● **Document section**
»»

John F. Kennedy was likely romantically involved with actress Marilyn Monroe at some point during his presidency, which lasted from 1961 until his assassination in 1963. While biographers differ in their opinions of the length or depth of any relationship, Monroe's biographer Donald Spoto observes that an affair between the two "has been assumed for so long that it has achieved as solid a place in public awareness as almost any other event in the man's presidency". Spoto judges that, on balance:

if the phrase "love affair" describes a protracted intimacy sustained by some degree of frequency, then such a connection between these two is impossible to establish with any of the rudimentary tools of historico-critical studies. In the absence of such evidence, no serious biographer can identify Monroe and Kennedy as partners in a love affair.

««

● **Dataset content**
»»

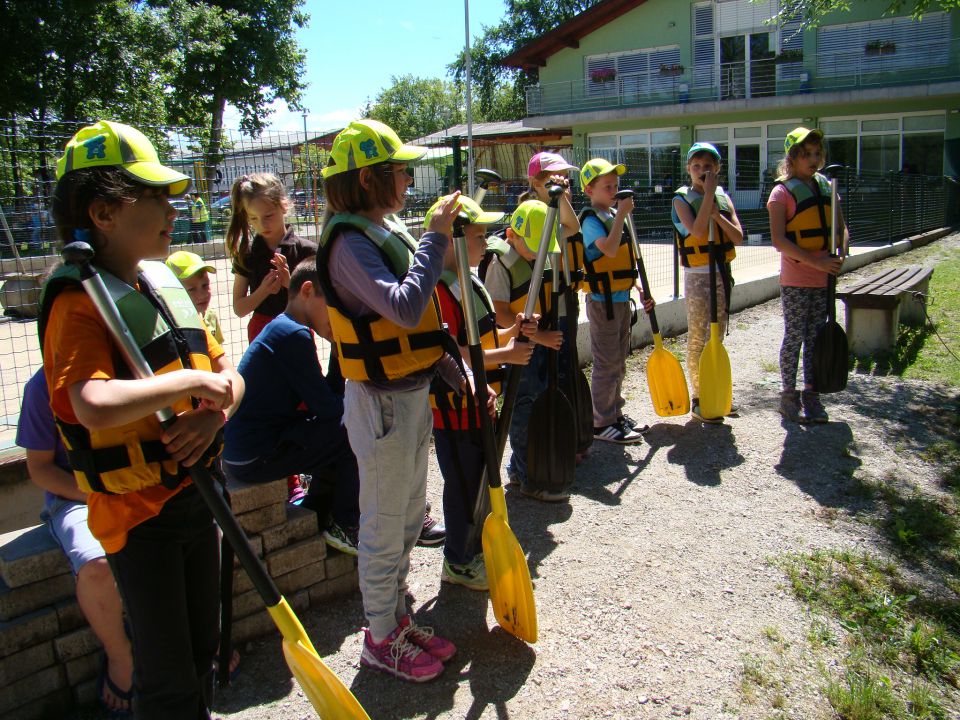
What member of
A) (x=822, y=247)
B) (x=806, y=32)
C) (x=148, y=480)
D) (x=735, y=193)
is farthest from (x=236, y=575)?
(x=806, y=32)

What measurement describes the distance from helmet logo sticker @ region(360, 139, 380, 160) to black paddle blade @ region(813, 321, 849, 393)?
3.78 m

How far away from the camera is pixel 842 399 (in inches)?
231

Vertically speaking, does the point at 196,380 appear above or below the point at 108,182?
below

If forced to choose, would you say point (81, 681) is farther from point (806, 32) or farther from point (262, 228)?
point (806, 32)

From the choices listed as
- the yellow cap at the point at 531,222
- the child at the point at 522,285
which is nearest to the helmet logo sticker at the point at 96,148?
the child at the point at 522,285

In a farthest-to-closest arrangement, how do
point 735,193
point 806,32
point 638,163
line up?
point 806,32 < point 735,193 < point 638,163

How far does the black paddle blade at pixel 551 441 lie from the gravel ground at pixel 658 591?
256 mm

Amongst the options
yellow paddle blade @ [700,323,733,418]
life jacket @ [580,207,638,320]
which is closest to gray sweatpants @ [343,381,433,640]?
life jacket @ [580,207,638,320]

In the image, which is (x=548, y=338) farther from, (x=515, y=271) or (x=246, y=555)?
(x=246, y=555)

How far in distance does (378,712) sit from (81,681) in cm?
108

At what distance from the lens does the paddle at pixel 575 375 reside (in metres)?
4.11

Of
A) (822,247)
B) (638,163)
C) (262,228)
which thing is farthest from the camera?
(638,163)

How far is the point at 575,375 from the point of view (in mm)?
4316

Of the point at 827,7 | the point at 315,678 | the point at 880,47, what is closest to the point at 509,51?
the point at 880,47
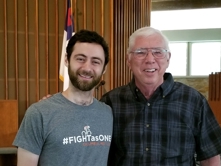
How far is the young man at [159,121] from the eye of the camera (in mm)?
1539

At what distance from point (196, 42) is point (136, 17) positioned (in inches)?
145

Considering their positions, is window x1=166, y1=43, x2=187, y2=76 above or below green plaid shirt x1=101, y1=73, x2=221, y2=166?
above

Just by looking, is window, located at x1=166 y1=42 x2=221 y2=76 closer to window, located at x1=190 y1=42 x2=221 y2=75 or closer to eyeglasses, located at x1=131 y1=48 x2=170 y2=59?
window, located at x1=190 y1=42 x2=221 y2=75

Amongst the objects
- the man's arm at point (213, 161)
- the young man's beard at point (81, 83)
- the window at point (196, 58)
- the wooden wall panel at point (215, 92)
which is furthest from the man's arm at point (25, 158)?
the window at point (196, 58)

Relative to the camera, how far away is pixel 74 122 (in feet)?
4.54

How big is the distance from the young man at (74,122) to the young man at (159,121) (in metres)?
0.15

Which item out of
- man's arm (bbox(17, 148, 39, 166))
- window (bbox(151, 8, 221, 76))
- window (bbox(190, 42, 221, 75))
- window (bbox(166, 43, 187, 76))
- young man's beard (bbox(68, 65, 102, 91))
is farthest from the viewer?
window (bbox(166, 43, 187, 76))

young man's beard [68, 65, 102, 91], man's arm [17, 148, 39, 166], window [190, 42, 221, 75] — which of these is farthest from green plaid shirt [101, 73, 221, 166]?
window [190, 42, 221, 75]

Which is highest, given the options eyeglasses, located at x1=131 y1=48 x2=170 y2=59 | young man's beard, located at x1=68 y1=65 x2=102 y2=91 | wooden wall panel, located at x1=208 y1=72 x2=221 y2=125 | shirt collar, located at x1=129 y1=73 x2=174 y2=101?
eyeglasses, located at x1=131 y1=48 x2=170 y2=59

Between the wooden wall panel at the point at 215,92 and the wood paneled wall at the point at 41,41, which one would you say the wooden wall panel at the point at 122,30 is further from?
the wooden wall panel at the point at 215,92

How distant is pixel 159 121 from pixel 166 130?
0.06 meters

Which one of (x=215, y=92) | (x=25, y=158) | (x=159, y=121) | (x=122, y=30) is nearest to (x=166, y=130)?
(x=159, y=121)

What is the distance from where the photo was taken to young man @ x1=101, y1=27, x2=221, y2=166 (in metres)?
1.54

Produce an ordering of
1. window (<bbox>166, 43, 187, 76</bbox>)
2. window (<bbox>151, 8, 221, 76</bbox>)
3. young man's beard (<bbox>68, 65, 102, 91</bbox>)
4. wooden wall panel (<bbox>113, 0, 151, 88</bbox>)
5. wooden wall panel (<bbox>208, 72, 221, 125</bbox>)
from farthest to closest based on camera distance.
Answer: window (<bbox>166, 43, 187, 76</bbox>)
window (<bbox>151, 8, 221, 76</bbox>)
wooden wall panel (<bbox>208, 72, 221, 125</bbox>)
wooden wall panel (<bbox>113, 0, 151, 88</bbox>)
young man's beard (<bbox>68, 65, 102, 91</bbox>)
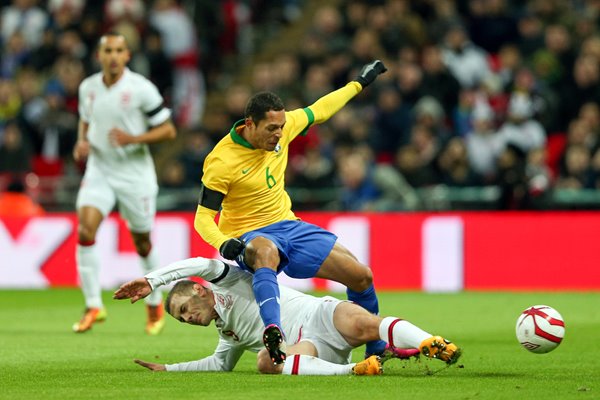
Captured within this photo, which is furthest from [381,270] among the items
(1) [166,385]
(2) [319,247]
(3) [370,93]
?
(1) [166,385]

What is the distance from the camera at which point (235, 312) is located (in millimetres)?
8547

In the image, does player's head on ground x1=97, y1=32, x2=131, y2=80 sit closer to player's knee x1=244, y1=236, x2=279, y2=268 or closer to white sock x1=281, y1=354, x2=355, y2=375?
player's knee x1=244, y1=236, x2=279, y2=268

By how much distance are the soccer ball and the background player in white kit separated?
4470 millimetres

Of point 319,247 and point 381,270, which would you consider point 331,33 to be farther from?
point 319,247

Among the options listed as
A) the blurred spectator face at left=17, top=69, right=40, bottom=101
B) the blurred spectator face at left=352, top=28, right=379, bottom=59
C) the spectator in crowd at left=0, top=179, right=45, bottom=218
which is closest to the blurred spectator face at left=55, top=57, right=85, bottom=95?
the blurred spectator face at left=17, top=69, right=40, bottom=101

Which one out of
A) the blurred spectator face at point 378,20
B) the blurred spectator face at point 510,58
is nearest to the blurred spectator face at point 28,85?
the blurred spectator face at point 378,20

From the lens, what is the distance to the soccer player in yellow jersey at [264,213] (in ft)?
29.8

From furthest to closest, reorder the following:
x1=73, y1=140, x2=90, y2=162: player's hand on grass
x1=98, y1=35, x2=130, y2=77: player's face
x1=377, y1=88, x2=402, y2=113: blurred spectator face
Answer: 1. x1=377, y1=88, x2=402, y2=113: blurred spectator face
2. x1=98, y1=35, x2=130, y2=77: player's face
3. x1=73, y1=140, x2=90, y2=162: player's hand on grass

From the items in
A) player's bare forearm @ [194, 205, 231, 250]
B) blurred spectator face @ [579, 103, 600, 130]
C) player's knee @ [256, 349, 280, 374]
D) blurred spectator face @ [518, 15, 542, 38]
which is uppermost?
blurred spectator face @ [518, 15, 542, 38]

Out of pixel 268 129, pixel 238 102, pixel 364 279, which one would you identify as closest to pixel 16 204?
pixel 238 102

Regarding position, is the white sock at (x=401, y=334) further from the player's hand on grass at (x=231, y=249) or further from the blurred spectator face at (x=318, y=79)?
the blurred spectator face at (x=318, y=79)

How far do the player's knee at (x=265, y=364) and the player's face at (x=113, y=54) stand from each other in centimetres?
452

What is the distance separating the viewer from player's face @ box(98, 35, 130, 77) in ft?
39.7

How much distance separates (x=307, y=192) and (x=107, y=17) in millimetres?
5709
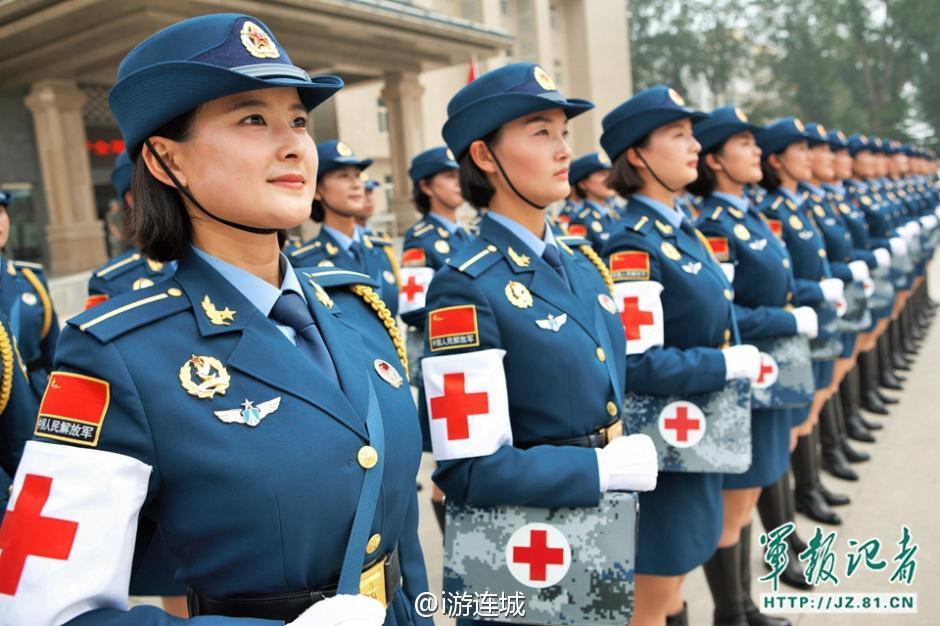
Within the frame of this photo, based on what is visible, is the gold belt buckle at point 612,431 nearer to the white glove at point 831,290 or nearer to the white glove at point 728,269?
the white glove at point 728,269

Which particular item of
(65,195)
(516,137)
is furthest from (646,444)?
(65,195)

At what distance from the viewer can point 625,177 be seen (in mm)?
3182

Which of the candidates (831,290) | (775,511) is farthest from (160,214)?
(831,290)

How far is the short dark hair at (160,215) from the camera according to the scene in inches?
56.8

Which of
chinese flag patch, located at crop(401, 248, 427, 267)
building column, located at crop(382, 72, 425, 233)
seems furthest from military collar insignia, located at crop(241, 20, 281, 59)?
building column, located at crop(382, 72, 425, 233)

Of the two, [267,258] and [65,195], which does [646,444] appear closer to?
[267,258]

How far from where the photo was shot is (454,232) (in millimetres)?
6332

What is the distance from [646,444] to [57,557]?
140 cm

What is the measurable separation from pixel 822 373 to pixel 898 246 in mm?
2457

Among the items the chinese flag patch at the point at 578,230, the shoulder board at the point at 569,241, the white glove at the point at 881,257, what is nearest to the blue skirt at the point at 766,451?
the shoulder board at the point at 569,241

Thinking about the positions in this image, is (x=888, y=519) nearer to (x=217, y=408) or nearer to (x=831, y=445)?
(x=831, y=445)

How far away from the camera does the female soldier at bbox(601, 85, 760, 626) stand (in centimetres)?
270

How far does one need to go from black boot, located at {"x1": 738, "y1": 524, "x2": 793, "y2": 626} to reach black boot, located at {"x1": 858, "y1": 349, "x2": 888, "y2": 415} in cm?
383

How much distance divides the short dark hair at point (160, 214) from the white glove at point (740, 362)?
6.22 feet
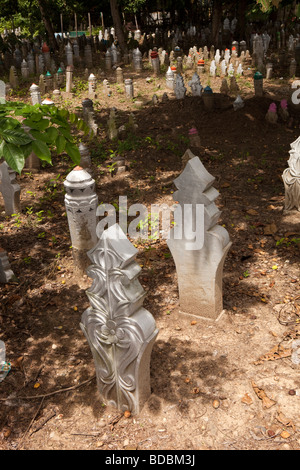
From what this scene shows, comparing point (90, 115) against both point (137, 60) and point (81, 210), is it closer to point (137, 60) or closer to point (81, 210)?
point (81, 210)

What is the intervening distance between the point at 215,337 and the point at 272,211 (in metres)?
3.43

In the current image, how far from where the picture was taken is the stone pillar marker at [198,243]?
4.67 m

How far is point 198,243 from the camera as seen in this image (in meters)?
4.81

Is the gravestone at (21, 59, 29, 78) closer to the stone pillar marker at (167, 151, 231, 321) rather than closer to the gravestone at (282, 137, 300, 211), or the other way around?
the gravestone at (282, 137, 300, 211)

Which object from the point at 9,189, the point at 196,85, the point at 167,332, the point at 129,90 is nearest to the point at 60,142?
the point at 167,332

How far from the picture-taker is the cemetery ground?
3.85 metres

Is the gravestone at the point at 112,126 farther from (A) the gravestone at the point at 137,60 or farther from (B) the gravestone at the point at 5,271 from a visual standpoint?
(A) the gravestone at the point at 137,60

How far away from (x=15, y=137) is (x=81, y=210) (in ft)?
9.09

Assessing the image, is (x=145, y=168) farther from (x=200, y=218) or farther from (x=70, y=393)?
(x=70, y=393)

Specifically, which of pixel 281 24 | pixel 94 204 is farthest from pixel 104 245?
pixel 281 24

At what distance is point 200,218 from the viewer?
4.71 m

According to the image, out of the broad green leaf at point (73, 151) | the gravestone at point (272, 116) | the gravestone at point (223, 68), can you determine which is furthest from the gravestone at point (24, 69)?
the broad green leaf at point (73, 151)

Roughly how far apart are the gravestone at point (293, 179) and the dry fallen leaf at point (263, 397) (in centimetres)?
390

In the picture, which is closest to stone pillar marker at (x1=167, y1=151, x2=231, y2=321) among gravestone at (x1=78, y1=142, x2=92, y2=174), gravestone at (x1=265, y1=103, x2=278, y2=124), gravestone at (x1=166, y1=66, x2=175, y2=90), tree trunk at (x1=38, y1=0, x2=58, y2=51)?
gravestone at (x1=78, y1=142, x2=92, y2=174)
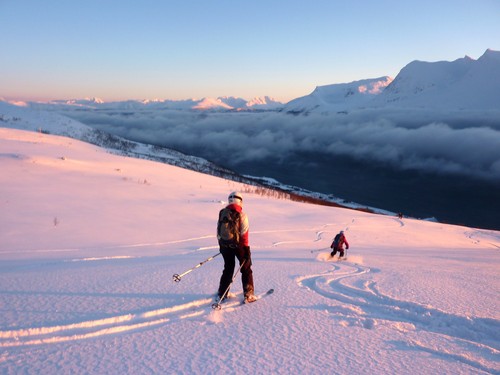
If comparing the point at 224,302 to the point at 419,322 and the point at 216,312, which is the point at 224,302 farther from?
the point at 419,322

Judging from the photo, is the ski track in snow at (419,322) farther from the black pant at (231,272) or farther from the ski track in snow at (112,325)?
the ski track in snow at (112,325)

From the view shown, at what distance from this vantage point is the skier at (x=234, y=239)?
5879mm

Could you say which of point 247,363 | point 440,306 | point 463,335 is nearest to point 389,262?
point 440,306

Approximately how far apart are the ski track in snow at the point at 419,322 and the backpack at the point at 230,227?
1983 mm

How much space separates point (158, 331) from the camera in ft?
15.6

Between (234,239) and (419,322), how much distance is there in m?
3.16

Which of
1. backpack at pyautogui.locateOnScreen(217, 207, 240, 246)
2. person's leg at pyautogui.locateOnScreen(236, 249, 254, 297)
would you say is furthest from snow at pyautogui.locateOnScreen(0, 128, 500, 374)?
backpack at pyautogui.locateOnScreen(217, 207, 240, 246)

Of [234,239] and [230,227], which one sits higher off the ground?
[230,227]

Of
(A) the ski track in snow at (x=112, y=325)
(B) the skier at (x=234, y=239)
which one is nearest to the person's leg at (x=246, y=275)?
(B) the skier at (x=234, y=239)

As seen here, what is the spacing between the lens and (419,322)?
5309 millimetres

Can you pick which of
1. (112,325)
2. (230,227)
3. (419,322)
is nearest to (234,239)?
(230,227)

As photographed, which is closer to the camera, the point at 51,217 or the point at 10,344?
the point at 10,344

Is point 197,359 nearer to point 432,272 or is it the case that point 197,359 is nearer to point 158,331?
point 158,331

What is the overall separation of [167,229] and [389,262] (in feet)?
29.8
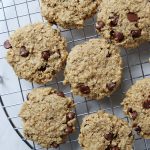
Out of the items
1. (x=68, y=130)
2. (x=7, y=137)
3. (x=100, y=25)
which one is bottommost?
(x=7, y=137)

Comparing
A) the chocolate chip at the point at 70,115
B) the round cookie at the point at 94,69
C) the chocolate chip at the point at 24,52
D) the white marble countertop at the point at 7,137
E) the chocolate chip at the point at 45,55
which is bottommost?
the white marble countertop at the point at 7,137

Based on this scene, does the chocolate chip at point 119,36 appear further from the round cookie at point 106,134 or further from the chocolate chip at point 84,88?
the round cookie at point 106,134

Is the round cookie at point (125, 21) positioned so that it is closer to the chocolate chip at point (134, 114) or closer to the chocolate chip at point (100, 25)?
the chocolate chip at point (100, 25)

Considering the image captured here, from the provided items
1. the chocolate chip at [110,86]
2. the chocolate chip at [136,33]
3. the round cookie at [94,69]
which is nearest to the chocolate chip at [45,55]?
the round cookie at [94,69]

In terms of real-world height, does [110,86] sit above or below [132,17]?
below

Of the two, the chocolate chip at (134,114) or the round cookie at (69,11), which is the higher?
the round cookie at (69,11)

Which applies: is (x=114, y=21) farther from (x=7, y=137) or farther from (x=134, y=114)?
(x=7, y=137)

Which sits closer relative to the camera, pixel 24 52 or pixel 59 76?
pixel 24 52

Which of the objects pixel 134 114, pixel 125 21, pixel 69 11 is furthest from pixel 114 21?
pixel 134 114

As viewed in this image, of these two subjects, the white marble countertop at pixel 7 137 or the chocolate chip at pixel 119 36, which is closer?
the chocolate chip at pixel 119 36
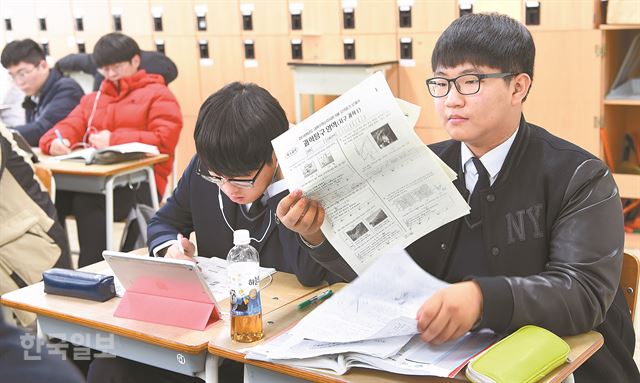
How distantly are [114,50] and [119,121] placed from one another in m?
0.37

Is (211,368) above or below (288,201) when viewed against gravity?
below

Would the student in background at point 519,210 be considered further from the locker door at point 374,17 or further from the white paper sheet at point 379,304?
the locker door at point 374,17

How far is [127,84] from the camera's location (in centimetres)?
442

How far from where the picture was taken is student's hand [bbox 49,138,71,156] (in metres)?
4.28

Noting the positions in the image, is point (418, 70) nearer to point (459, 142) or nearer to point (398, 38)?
point (398, 38)

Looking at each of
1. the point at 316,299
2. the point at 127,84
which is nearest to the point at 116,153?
the point at 127,84

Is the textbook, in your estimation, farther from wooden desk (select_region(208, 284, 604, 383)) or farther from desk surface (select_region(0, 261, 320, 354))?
wooden desk (select_region(208, 284, 604, 383))

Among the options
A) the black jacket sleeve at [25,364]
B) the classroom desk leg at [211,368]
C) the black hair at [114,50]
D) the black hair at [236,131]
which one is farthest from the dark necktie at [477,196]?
the black hair at [114,50]

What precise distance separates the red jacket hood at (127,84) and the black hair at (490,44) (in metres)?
2.93

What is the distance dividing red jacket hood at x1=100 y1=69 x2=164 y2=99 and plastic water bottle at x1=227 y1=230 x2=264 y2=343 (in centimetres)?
283

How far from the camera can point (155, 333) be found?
186cm

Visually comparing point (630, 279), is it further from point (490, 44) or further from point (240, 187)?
point (240, 187)

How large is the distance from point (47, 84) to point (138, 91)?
34.3 inches

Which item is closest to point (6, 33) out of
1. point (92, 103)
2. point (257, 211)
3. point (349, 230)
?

««

● **Exercise instructions**
[a] In the passage on Kennedy and Monroe, what reason does Spoto give for saying that no serious biographer can identify the two as partners in a love affair? Answer in one to three sentences.
[b] Condense the paragraph beginning "John F. Kennedy was likely romantically involved" from the passage on Kennedy and Monroe into a short bulleted list that keeps its main facts.

● **Results in order**
[a] Spoto defines a "love affair" as a protracted intimacy sustained by some degree of frequency. He says such a connection between Monroe and Kennedy is impossible to establish with any of the rudimentary tools of historico-critical studies. Without that evidence, no serious biographer can call them partners in a love affair.

[b]
- Kennedy was likely romantically involved with actress Marilyn Monroe at some point during his presidency, which lasted from 1961 until his assassination in 1963.
- Biographers differ on how long or how deep any relationship was.
- Monroe's biographer Donald Spoto notes that the affair has been assumed for so long that it holds as solid a place in public awareness as almost any other event of Kennedy's presidency.
- Spoto then gives his overall judgment on the matter.